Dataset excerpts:
'''
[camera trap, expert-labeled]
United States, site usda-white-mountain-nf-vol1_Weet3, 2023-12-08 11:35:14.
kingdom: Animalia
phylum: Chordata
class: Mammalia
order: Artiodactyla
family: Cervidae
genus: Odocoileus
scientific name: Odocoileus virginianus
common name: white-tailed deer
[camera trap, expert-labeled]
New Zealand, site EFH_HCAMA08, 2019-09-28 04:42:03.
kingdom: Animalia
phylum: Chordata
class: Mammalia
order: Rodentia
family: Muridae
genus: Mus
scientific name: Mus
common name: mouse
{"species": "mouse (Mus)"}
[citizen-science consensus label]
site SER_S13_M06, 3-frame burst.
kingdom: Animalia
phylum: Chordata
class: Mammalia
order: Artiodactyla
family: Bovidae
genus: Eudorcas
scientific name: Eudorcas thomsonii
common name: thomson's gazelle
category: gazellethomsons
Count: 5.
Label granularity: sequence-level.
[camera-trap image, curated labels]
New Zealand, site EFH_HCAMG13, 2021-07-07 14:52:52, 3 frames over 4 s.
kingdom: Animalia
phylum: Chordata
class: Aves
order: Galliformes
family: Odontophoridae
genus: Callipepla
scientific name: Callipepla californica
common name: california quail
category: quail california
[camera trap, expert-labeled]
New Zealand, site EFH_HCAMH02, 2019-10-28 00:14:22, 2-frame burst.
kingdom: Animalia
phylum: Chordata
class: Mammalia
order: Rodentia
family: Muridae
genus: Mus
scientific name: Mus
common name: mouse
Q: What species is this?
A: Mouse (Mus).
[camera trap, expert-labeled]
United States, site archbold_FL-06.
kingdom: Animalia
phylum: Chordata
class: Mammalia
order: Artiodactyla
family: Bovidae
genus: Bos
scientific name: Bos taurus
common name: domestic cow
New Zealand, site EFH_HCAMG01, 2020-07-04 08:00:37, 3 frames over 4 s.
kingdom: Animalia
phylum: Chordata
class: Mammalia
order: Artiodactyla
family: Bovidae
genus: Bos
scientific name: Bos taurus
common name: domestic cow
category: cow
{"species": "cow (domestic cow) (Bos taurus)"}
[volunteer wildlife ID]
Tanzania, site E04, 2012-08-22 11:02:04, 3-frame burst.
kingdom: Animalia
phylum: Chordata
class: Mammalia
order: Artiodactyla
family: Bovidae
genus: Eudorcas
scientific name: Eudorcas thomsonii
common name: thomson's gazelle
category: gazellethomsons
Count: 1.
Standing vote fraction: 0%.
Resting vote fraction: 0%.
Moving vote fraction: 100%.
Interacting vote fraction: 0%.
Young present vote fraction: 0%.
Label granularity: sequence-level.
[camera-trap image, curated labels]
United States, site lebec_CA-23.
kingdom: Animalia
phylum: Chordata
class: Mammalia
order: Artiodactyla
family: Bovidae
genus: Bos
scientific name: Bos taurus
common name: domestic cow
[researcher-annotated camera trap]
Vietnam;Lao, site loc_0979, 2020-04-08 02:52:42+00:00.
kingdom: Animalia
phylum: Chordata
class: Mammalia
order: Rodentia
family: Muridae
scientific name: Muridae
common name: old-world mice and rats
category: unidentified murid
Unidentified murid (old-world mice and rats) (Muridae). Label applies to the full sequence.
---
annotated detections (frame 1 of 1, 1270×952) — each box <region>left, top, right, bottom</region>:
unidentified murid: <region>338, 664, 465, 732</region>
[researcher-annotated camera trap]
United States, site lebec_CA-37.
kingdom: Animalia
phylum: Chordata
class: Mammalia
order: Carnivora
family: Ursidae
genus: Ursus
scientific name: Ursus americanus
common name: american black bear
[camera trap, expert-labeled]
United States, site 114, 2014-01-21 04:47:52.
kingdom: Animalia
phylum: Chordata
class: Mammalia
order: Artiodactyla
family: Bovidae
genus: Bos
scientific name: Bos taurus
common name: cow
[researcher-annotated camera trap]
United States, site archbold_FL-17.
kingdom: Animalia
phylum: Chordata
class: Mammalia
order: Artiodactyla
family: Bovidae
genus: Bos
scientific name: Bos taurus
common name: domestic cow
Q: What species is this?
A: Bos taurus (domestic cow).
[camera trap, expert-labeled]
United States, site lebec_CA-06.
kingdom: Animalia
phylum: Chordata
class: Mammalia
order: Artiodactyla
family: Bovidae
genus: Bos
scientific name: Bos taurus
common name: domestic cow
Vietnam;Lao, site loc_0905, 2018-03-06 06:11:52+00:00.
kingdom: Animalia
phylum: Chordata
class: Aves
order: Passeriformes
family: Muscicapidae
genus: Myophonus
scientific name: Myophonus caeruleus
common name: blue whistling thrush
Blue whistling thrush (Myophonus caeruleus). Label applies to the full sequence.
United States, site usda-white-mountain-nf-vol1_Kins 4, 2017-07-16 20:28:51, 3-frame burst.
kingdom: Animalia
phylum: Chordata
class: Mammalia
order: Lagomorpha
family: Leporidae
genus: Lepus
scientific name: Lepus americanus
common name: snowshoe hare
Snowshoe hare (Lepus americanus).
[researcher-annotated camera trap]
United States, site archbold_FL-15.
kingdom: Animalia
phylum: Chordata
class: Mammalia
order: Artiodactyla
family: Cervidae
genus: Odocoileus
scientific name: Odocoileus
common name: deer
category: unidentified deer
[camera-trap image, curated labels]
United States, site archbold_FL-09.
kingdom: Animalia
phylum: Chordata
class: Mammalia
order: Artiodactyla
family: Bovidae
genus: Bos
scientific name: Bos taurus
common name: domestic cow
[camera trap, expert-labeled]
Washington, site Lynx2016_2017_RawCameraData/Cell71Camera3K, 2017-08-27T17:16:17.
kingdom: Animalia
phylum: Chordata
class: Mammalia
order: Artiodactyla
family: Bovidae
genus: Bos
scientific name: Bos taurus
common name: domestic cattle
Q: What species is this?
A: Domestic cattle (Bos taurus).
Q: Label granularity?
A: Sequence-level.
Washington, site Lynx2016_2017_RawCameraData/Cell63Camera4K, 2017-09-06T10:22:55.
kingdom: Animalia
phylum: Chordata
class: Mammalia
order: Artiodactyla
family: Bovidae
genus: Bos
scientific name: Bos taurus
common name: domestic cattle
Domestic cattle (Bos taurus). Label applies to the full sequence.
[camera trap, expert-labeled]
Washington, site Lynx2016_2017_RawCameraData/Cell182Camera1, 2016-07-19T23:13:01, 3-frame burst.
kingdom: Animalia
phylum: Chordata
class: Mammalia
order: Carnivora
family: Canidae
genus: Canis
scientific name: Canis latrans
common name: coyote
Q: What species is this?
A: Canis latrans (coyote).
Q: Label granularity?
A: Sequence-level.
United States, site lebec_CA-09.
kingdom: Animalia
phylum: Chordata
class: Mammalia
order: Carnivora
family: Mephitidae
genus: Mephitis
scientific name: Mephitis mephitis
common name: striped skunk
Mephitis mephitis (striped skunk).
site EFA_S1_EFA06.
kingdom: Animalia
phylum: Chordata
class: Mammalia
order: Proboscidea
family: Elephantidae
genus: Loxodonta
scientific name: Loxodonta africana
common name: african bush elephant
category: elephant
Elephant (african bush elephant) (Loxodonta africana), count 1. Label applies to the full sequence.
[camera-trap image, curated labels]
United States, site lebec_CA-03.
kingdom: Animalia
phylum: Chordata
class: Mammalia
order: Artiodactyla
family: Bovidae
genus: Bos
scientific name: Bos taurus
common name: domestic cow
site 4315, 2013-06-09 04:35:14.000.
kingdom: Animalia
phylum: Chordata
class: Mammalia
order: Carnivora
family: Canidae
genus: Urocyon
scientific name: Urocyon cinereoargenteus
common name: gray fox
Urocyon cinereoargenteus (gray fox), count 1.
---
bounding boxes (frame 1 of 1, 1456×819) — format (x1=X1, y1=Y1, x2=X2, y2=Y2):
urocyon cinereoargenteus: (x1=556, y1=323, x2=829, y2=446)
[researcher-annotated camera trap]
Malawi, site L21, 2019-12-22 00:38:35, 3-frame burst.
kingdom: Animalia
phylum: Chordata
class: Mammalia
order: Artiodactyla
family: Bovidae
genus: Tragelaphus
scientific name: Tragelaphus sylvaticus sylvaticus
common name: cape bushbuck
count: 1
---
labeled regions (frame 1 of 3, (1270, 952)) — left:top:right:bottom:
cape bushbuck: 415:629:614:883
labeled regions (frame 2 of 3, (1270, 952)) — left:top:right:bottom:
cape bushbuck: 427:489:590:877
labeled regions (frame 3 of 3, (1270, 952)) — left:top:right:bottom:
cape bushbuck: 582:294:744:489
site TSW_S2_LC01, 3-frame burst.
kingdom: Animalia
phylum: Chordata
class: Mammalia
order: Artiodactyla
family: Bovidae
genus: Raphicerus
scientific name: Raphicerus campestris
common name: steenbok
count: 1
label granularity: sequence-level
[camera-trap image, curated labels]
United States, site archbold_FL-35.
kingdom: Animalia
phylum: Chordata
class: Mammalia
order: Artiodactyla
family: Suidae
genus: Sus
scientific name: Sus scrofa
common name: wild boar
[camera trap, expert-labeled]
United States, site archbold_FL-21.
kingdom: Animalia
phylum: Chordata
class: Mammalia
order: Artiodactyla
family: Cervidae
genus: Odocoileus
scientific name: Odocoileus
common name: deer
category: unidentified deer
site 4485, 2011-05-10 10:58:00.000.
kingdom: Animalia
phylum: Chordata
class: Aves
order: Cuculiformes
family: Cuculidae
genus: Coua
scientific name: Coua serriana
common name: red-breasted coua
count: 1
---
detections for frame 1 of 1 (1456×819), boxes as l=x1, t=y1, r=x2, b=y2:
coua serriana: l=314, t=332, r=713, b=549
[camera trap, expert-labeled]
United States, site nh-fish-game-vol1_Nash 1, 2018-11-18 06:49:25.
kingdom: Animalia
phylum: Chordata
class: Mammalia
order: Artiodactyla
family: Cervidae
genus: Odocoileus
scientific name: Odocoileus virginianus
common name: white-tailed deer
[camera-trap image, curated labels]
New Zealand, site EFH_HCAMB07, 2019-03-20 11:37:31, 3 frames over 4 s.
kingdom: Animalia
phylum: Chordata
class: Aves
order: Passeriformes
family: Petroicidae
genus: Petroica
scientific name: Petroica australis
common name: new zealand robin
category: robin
'''
[EXERCISE] Look through the data above for the string "usda" and copy every line where it appears.

[ANSWER BOX]
United States, site usda-white-mountain-nf-vol1_Weet3, 2023-12-08 11:35:14.
United States, site usda-white-mountain-nf-vol1_Kins 4, 2017-07-16 20:28:51, 3-frame burst.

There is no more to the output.